That’s what takes us to thought leadership in B2B marketing, personal brand(ing) and how to position yourself as an authority in your industry. And what’s the impact we speak of? At the F Company, we used these methods to grow our revenue by 225% in two years. Keep reading to find out more!

Here’s why your people are your biggest asset 

People buy from people, especially those they know and trust. But in a world saturated with ads, it’s hard for B2B brands to build trust and stand out. Thought leadership is a way to build that trust. Taglines are never as good an alternative as a real person telling industry news, educating, and interacting with your relevant audience. This is what makes your in-house experts your biggest asset.

B2B marketing is catching up to B2C in embracing thought leadership and people advocating for products. Just look at the Thought Leader Ads allowing you to promote your employees’ posts that LinkedIn rolled out a while back. And from April 1st onwards, companies can sponsor content from any member whose page they manage, not just employees. In addition to LinkedIn, you can use blogs, podcasts, webinars, or any other channel where your audience consumes content.

Let’s unpack how to apply thought leadership in your marketing. 

Drop the sales pitches 

Thought leadership content goes beyond promotional messaging. Focus on sharing valuable insights, expert opinions, inspiration, examples, and new perspectives. Tell your audience how the solution you’re offering helps them. Give the content a personal touch, use storytelling, keep it conversational, and make it genuine.
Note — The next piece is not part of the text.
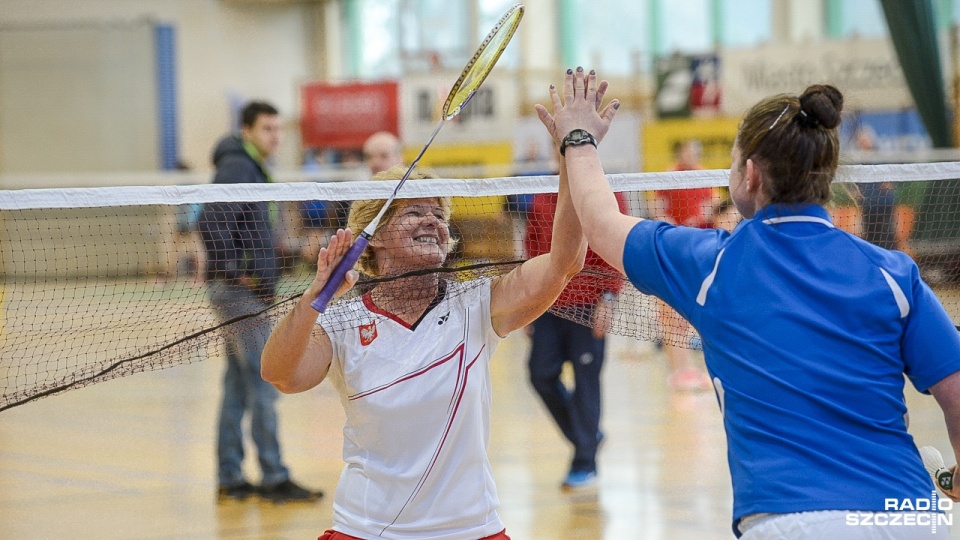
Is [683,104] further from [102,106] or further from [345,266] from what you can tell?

Educate, educate, and once again educate (yes, it’s that important).

Turn your employees into ambassadors 

People believe people over faceless organizations. Arguably, your product isn’t your biggest asset, your people are. That’s why one of the best ways to build thought leadership is to make your employees your product ambassadors. But how do you find the right people to do it or encourage someone to start posting on social media? 

Identify the current or potential thought leaders in your organization. Look for people with high knowledge and expertise: those who already inspire and educate people either internally or externally. Note that you can’t force your people to become thought leaders – your audience can smell inauthenticity.

Instead, here’s what you can do to nudge your people to start sharing their knowledge and engage on social media: 

  1. Elaborate on the “why” and benefits of personal branding – for the business and individuals.
  2. Assign a copywriter to proofread or even write posts for busy experts.
  3. Make content creation and social media engagement part of working hours.
  4. Schedule ideation sessions – one hour bi-weekly to create content together.
  5. Show them the impact of their effort – engagement, traffic, shares, leads and revenue.

Create and interact

Posting something a few times is not enough. Even posting consistently is not enough. If you don’t engage and converse, your content ends up almost as distant as those taglines on a website.

It’s all about conversation and communication — that’s the difference between a company’s static page and people on social media. Follow and connect with relevant people, engage with their content, and build a network. This will take your thought leadership status to the next level.

How to measure the impact

We wouldn’t be The F Company if we didn’t say that the impact of thought leadership can and should be measured with revenue. Of course before you get to closing sales, you can measure and observe overall trends and positive signals: an increase in post engagements, comments from relevant industry people, connection requests from your core audience, and conversations built on your posts. People engage with brands in various ways, many of which are invisible and impossible to attribute. So look for these smaller wins and pay attention to self-reported attribution.

The impact of thought leadership should be measured with business metrics

Organizations that focus on personal brands and thought leadership have massive potential to grow. Our team gets 5 million organic LinkedIn views yearly, which drives >60% of our new revenue. We’ve closed deals with stock-listed B2B companies through educational content alone (we know because we asked).

The trick is to experiment with new types of content and set objective measurable criteria against each experiment. Treat this as a long-term experiment and set measurable KPIs:

  • Customer Success getting an extra 100k LinkedIn engagements with the ABM list per month
  • CEO running monthly webinars generating €1m in pipeline within 6mo
  • Sales team increasing the pipeline velocity by 25% in a year

Keep working on the things that show positive signals of desired results. Pivot if you don’t. And don’t get discouraged if and when you don’t generate new business the minute you start creating content: it takes time and effort to build a relationship with people, and human behaviour is not linear.

At the end of the day, thought leadership is not a quick and dirty fix, it’s a long-term commitment to building a relationship with your audience. Consistency and increasing visibility through actively engaging with your audience are by far the best ways to guarantee you’re top-of-mind and steadily grow your brand – and generate revenue.